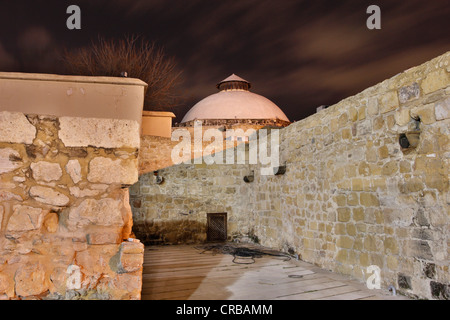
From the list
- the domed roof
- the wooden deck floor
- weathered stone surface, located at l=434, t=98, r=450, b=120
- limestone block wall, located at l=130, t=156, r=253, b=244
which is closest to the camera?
weathered stone surface, located at l=434, t=98, r=450, b=120

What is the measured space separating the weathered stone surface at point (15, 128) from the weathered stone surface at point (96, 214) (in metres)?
0.56

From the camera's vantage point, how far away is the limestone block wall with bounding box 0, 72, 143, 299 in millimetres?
1976

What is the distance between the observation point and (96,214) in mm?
2076

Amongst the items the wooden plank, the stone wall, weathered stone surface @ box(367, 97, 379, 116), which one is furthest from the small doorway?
weathered stone surface @ box(367, 97, 379, 116)

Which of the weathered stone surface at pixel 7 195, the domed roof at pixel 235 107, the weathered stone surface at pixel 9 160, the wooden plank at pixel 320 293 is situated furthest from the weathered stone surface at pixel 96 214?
the domed roof at pixel 235 107

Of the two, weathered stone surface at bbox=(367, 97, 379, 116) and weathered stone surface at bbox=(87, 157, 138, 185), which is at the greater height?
weathered stone surface at bbox=(367, 97, 379, 116)

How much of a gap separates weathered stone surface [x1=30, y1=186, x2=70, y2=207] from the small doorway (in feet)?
16.3

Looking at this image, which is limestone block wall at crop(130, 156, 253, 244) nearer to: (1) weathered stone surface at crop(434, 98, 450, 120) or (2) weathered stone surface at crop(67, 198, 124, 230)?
(2) weathered stone surface at crop(67, 198, 124, 230)

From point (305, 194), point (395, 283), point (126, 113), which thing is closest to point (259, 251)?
point (305, 194)

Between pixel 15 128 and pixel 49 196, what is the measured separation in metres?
0.50

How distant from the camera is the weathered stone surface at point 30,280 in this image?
1.95 metres
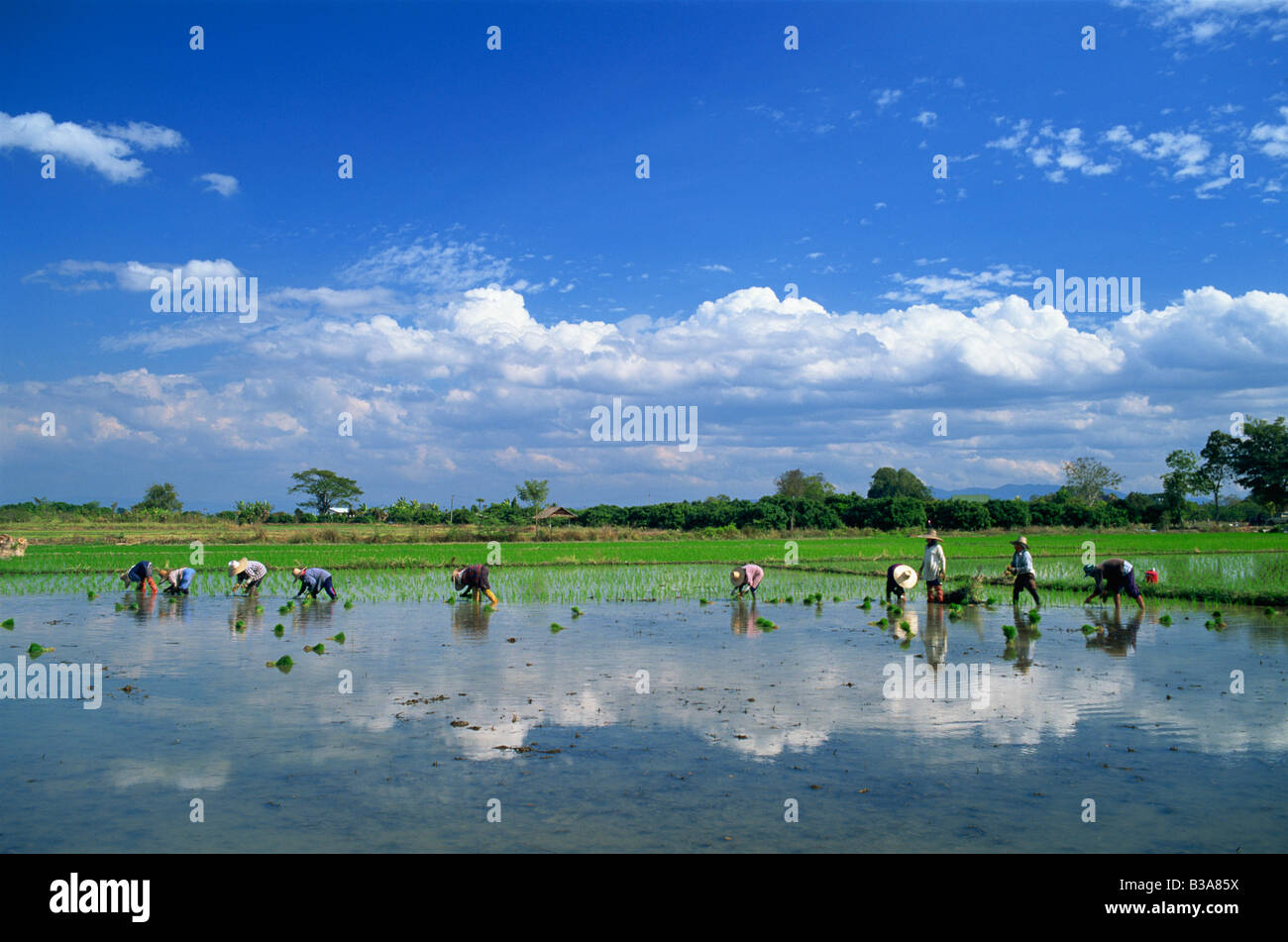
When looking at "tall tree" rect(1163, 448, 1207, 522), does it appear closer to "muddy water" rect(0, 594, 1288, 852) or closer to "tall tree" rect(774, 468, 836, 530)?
"tall tree" rect(774, 468, 836, 530)

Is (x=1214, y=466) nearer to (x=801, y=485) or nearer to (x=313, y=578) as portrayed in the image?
(x=801, y=485)

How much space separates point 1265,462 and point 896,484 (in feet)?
130

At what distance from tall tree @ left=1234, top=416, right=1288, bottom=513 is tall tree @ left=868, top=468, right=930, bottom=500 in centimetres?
3443

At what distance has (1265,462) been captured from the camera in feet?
228

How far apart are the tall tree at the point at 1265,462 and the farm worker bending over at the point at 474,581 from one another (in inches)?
2931

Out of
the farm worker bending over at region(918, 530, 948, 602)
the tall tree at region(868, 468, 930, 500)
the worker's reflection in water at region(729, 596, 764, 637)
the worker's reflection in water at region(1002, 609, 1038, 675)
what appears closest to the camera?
the worker's reflection in water at region(1002, 609, 1038, 675)

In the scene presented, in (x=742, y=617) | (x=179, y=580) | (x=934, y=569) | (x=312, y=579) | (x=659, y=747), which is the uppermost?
(x=934, y=569)

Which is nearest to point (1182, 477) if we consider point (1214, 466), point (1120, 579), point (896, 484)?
point (1214, 466)

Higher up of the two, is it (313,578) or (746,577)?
(313,578)

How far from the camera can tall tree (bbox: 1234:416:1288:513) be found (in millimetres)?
68562

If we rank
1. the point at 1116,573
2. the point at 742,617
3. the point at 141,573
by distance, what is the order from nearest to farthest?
the point at 1116,573
the point at 742,617
the point at 141,573

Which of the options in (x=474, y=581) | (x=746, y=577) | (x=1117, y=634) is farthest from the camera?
(x=746, y=577)

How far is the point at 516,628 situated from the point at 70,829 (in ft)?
34.7

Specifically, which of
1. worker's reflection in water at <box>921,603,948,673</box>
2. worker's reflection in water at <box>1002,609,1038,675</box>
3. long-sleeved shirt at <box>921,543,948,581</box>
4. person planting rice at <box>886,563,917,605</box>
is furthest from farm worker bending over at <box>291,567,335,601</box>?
worker's reflection in water at <box>1002,609,1038,675</box>
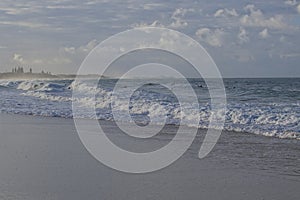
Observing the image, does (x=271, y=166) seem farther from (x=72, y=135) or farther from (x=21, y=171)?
(x=72, y=135)

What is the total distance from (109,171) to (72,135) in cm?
454

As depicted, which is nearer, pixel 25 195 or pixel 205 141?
pixel 25 195

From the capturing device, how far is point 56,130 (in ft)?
42.7

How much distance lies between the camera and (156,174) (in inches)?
295

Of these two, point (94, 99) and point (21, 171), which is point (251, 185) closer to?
point (21, 171)

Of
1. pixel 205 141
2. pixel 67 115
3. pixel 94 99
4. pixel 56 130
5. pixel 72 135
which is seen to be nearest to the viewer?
pixel 205 141

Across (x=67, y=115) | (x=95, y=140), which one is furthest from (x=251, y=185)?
(x=67, y=115)

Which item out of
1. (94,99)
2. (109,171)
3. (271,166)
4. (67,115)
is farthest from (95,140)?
(94,99)

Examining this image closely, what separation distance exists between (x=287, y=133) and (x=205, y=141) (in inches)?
94.8

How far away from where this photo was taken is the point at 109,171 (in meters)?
7.67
================
**STATED TASK**:
In the records above, copy out the lines verbatim, starting at the line that contains "Between pixel 15" and ending at the line that contains "1.95 metres", with both of those lines included.

**FINAL ANSWER**:
Between pixel 15 128 and pixel 49 196, what is the measured separation in metres?
0.50

How distant from the camera is the weathered stone surface at point 30,280 in this image?
1.95 metres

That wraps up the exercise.